Ng Michael K, Li Mark Junjie, Huang Joshua Zhexue, He Zengyou
Department of Mathematics, Hong Kong Baptist University, Kowloon Tong, Hong Kong.
IEEE Trans Pattern Anal Mach Intell. 2007 Mar;29(3):503-7. doi: 10.1109/TPAMI.2007.53.

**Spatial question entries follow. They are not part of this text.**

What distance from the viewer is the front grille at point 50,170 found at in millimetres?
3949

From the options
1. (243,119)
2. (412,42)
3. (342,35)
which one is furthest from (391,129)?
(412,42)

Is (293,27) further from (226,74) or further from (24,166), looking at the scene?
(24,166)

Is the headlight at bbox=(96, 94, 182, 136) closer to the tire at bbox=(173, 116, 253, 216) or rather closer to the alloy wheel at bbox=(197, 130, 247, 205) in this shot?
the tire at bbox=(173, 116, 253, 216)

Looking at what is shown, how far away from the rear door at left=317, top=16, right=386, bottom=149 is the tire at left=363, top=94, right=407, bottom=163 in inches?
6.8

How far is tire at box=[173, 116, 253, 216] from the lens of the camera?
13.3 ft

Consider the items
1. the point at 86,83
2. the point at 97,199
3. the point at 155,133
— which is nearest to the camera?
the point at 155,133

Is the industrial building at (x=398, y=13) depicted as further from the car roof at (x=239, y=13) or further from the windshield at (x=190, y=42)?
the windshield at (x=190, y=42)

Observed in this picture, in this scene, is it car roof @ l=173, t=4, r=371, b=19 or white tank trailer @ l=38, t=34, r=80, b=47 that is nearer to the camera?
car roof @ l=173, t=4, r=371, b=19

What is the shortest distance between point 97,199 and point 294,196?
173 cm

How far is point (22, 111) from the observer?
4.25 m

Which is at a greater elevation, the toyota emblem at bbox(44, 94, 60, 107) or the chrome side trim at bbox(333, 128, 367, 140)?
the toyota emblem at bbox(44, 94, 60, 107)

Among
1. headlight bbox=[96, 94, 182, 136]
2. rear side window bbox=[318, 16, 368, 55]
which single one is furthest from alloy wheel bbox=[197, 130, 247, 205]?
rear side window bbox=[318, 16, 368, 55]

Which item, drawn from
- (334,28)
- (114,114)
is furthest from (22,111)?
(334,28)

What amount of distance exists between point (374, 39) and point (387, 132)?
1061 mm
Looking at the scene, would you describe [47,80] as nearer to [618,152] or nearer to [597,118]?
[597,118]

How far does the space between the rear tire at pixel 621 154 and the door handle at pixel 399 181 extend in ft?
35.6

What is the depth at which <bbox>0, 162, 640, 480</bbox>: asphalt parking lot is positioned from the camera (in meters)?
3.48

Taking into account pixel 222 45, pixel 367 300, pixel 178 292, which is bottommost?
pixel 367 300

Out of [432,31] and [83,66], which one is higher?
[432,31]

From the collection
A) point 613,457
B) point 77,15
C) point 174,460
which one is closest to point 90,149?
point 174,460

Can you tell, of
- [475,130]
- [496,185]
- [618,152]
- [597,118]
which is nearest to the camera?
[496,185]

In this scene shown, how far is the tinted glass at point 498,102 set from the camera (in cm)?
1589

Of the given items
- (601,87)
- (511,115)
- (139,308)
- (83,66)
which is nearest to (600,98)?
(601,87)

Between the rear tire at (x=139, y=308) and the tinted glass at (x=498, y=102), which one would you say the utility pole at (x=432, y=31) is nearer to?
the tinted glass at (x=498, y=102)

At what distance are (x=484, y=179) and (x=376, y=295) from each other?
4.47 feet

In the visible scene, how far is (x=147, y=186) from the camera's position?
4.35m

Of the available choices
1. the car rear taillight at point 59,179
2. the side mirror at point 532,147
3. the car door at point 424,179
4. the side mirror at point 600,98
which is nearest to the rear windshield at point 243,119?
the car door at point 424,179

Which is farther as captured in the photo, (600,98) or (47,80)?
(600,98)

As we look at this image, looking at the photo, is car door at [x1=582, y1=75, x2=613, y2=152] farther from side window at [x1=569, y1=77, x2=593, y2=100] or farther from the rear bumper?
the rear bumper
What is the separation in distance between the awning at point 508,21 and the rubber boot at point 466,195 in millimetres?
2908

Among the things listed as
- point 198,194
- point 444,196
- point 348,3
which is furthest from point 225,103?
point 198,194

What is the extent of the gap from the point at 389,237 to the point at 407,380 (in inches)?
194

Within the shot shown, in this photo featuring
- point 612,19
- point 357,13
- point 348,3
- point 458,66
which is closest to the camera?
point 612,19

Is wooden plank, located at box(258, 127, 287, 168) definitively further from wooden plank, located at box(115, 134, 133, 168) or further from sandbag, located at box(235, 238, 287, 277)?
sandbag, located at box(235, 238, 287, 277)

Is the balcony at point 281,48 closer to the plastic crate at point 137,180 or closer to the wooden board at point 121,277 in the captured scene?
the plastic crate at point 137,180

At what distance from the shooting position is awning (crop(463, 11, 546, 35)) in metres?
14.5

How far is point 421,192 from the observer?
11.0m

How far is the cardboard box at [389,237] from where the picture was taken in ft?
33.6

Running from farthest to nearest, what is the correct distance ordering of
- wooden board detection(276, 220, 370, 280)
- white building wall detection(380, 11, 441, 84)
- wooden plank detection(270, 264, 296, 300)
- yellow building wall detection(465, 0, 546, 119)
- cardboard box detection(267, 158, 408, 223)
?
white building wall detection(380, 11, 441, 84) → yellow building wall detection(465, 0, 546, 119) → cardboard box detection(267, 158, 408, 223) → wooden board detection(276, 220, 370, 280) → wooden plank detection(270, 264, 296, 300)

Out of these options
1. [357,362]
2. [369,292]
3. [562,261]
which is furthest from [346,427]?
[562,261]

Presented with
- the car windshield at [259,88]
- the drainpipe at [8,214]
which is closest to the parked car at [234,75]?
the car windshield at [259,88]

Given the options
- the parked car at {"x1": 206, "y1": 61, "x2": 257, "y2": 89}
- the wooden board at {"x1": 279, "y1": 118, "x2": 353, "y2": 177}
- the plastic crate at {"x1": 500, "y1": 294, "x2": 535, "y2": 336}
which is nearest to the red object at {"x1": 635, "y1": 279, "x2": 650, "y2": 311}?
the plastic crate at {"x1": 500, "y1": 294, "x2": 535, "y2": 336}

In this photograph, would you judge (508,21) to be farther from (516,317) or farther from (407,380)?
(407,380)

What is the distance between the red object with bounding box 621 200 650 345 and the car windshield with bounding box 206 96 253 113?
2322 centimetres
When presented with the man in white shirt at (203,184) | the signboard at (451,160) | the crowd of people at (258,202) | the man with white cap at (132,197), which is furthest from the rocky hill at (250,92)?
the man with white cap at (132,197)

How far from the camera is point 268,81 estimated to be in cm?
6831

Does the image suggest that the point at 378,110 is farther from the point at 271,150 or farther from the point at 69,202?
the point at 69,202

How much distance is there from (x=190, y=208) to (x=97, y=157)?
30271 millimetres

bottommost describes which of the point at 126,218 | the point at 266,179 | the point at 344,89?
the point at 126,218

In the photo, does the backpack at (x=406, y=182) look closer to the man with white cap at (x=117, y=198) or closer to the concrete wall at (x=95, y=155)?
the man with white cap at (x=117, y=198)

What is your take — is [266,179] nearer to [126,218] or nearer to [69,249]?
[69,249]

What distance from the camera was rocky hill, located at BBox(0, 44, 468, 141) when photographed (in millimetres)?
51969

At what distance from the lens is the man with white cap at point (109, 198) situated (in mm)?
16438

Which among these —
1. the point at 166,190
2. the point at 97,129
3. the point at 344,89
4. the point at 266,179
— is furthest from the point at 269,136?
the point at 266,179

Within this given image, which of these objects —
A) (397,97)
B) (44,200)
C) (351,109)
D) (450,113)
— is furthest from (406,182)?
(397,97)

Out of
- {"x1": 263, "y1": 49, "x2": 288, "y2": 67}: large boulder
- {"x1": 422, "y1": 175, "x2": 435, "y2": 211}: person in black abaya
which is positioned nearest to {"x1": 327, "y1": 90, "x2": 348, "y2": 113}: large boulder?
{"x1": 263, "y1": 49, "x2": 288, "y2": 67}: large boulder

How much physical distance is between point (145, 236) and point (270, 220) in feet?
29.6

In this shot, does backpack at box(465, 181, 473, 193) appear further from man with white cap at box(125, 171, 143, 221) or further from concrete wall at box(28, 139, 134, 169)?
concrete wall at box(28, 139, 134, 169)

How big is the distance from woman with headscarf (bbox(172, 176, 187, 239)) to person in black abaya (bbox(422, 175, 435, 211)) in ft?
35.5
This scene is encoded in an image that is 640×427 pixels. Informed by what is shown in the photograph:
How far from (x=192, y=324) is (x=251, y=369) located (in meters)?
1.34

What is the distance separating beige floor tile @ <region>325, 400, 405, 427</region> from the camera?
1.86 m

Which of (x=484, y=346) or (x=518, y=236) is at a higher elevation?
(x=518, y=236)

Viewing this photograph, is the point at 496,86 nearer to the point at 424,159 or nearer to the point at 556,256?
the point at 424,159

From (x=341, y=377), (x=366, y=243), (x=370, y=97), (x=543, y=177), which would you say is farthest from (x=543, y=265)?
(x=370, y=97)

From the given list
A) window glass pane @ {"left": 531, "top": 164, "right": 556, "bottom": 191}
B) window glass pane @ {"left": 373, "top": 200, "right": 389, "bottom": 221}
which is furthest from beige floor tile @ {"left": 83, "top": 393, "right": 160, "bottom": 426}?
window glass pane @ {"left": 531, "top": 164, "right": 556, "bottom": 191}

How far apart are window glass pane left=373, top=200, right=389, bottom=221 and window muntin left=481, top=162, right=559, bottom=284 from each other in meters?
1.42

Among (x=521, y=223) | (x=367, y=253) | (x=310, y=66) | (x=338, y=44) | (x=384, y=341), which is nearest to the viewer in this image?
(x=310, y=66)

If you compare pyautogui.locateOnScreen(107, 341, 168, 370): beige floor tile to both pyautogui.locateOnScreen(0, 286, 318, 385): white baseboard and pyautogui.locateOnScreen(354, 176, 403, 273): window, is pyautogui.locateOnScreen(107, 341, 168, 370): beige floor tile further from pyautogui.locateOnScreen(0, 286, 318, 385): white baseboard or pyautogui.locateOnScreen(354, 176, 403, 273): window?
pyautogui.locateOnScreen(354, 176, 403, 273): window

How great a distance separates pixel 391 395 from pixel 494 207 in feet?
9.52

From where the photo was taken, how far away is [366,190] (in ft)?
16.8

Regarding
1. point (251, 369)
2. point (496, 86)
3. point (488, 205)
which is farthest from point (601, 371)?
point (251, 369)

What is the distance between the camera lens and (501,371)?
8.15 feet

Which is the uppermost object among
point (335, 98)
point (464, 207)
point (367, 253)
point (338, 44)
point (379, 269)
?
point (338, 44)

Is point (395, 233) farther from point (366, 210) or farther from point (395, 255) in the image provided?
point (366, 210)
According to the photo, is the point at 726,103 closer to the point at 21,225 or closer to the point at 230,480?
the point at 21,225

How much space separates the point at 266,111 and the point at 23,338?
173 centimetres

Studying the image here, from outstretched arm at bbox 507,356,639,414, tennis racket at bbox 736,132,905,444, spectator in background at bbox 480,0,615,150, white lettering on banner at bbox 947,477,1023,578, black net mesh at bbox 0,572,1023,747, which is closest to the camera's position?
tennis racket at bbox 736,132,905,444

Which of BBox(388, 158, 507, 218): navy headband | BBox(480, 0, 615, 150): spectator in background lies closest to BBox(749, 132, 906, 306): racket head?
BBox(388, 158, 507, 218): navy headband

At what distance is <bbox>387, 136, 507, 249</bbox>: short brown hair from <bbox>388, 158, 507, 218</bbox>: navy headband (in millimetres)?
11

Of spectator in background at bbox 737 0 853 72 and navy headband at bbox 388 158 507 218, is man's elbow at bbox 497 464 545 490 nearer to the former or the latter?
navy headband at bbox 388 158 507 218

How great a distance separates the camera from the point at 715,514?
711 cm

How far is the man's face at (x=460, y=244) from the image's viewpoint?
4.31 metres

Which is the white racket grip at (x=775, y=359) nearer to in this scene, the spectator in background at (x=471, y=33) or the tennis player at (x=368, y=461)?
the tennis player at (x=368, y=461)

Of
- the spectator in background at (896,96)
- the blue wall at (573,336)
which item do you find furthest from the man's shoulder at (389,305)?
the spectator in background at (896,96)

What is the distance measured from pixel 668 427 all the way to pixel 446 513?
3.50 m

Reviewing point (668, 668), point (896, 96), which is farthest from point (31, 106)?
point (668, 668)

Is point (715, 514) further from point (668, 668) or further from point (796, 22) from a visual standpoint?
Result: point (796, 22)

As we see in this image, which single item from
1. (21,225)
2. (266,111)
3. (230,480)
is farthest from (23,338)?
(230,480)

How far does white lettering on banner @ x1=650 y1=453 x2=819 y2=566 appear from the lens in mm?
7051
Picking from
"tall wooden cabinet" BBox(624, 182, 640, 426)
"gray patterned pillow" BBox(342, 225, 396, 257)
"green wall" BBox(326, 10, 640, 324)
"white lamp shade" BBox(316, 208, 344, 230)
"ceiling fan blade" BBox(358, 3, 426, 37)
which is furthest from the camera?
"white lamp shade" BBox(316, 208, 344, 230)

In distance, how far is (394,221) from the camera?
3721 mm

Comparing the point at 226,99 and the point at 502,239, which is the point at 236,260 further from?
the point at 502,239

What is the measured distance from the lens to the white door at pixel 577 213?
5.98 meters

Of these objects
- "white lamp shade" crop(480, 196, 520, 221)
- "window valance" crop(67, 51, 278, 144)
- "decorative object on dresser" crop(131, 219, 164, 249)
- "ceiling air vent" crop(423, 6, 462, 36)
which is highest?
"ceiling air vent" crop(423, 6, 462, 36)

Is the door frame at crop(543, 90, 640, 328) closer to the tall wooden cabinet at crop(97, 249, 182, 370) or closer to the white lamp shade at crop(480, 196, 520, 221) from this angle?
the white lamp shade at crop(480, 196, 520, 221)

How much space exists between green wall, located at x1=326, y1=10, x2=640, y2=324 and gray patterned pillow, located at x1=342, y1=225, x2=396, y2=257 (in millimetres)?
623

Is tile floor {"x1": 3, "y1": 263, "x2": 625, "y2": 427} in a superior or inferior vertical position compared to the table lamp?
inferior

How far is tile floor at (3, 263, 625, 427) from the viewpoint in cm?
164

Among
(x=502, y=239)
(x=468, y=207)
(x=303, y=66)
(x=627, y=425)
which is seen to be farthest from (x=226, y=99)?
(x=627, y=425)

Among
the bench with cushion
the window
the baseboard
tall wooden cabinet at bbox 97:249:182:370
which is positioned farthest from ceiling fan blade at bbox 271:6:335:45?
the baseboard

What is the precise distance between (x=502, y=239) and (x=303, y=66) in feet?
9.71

This correspondence describes extensions to the k-modes algorithm for clustering categorical data. By modifying a simple matching dissimilarity measure for categorical objects, a heuristic approach was developed in [4], [12] which allows the use of the k-modes paradigm to obtain a cluster with strong intrasimilarity and to efficiently cluster large categorical data sets. The main aim of this paper is to rigorously derive the updating formula of the k-modes clustering algorithm with the new dissimilarity measure and the convergence of the algorithm under the optimization framework.
本通信描述了用于对分类数据进行聚类的k-模式算法的扩展。通过修改用于分类对象的简单匹配差异度量,在[4]、[12]中开发了一种启发式方法,该方法允许使用k-模式范式来获得具有强内部相似性的聚类,并有效地对大型分类数据集进行聚类。本文的主要目的是在优化框架下,严格推导具有新差异度量的k-模式聚类算法的更新公式以及该算法的收敛性。